_Your instructions:_
Only the lines starting at the one that contains "How far is the" and running to the end should be repeated, exactly as written.

_Data for the task:_

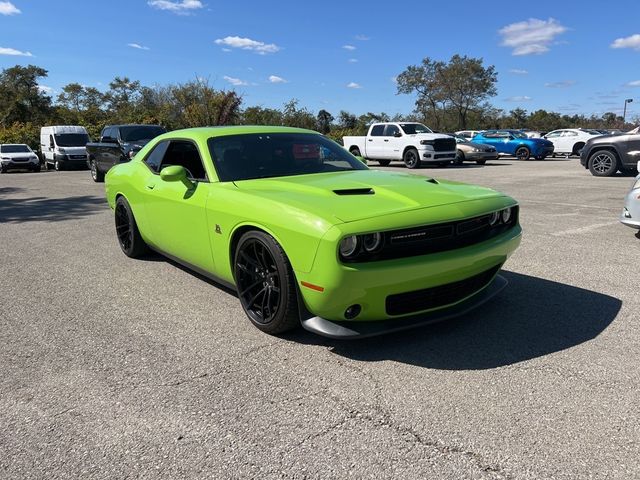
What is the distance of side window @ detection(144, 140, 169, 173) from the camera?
4949 mm

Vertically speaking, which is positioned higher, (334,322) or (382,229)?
(382,229)

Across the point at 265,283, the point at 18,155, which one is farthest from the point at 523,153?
the point at 265,283

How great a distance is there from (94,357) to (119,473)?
127 cm

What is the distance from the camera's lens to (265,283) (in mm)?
3371

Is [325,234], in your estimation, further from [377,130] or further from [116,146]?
[377,130]

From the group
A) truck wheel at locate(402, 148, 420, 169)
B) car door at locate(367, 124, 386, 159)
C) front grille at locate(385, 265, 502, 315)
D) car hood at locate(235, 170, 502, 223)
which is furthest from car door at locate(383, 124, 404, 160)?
front grille at locate(385, 265, 502, 315)

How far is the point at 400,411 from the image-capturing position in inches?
98.9

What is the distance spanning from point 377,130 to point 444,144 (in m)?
2.98

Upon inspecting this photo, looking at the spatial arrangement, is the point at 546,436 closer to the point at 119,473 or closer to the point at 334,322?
the point at 334,322

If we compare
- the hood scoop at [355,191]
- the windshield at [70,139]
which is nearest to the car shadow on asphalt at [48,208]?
the hood scoop at [355,191]

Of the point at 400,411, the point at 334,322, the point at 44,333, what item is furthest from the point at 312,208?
the point at 44,333

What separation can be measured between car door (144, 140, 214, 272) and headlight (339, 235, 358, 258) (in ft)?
4.62

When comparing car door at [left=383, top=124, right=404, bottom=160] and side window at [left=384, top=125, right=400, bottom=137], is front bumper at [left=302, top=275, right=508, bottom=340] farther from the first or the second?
side window at [left=384, top=125, right=400, bottom=137]

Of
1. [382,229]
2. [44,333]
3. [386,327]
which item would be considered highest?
[382,229]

_Output of the task:_
How far is the point at 400,411 from the image-capturing position in inches?
98.9

What is the distance spanning from point 377,130 to point 444,144 (in m)?
2.98

Upon inspecting this photo, looking at the spatial arrangement, is the point at 546,436 closer to the point at 119,473 or closer to the point at 334,322?
the point at 334,322

If we compare
- the hood scoop at [355,191]
- the windshield at [70,139]
which is nearest to the car shadow on asphalt at [48,208]?
the hood scoop at [355,191]

Of the point at 400,411, the point at 334,322, the point at 44,333, what item is furthest from the point at 312,208?
the point at 44,333

What separation can be measured between car door (144, 140, 214, 272) and headlight (339, 235, 358, 258) (in ft)?
4.62

When comparing car door at [left=383, top=124, right=404, bottom=160] and side window at [left=384, top=125, right=400, bottom=137], is front bumper at [left=302, top=275, right=508, bottom=340] farther from the first or the second?
side window at [left=384, top=125, right=400, bottom=137]

Of
1. [382,229]
2. [44,333]
3. [386,327]
which item would be considered highest?
[382,229]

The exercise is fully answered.